Each line below that includes "United" counts once; report the total and nothing more.

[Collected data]
%%
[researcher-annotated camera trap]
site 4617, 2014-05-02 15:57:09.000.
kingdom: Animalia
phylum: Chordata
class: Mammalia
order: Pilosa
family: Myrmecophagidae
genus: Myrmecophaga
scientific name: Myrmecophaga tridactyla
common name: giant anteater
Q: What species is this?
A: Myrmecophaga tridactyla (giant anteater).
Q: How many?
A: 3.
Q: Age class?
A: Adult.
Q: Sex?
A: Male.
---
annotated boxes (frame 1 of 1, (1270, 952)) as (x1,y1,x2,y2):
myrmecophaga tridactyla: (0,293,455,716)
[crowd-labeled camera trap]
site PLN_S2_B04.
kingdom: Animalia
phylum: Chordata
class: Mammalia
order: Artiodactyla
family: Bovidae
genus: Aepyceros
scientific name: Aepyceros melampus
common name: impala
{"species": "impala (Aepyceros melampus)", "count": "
%%
%%
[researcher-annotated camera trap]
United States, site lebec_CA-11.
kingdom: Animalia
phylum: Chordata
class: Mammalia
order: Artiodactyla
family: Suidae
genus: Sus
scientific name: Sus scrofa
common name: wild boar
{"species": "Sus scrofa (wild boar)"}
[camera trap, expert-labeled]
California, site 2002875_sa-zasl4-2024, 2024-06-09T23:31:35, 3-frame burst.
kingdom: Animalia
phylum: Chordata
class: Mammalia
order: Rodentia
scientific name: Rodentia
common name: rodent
%%
%%
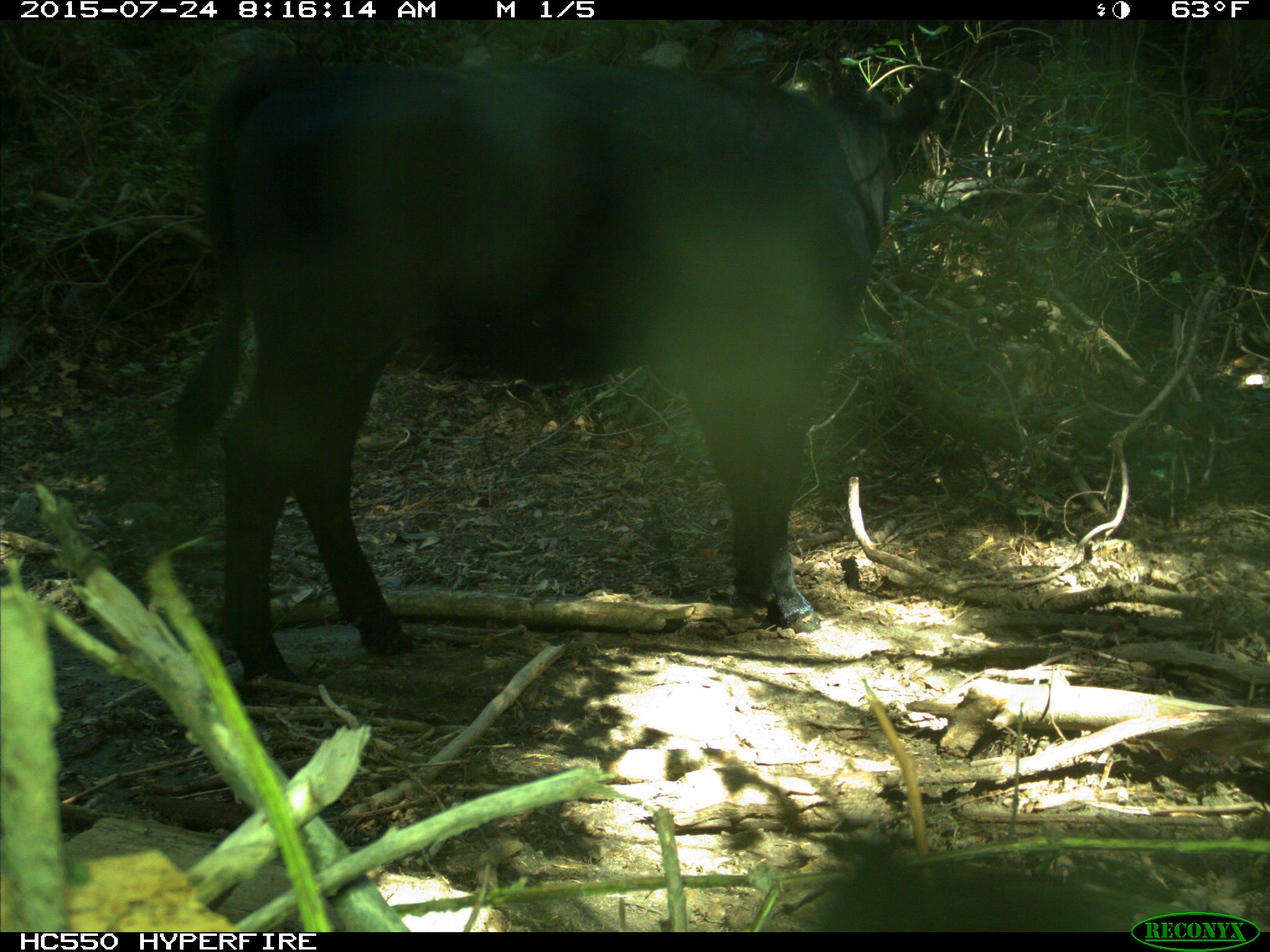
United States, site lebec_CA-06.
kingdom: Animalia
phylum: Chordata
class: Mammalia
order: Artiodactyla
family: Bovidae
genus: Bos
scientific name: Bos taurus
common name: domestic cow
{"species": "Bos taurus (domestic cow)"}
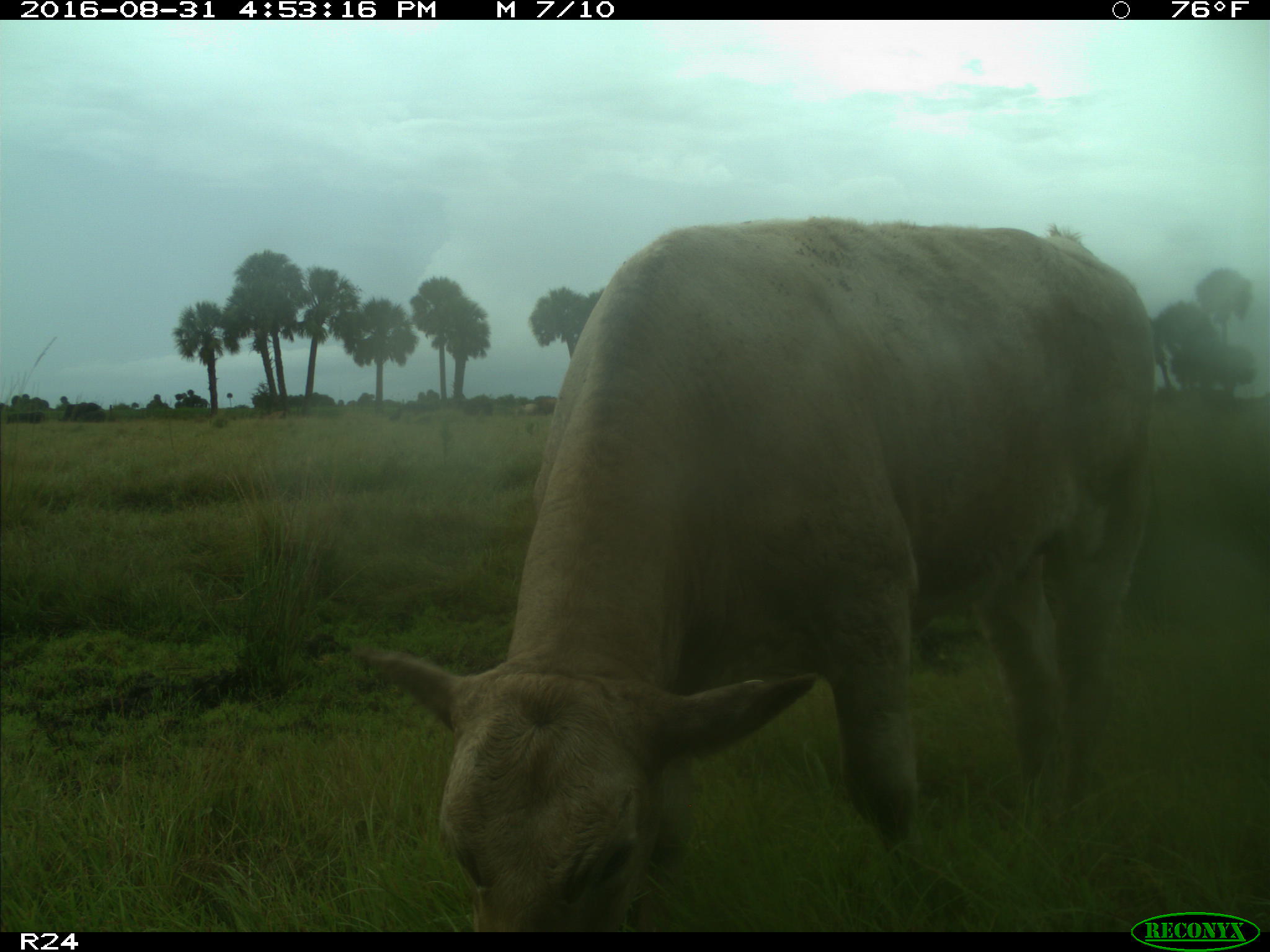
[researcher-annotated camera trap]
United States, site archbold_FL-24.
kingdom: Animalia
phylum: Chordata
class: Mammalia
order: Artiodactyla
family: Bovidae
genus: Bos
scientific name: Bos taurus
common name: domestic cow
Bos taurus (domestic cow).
%%
• [Exercise output]
3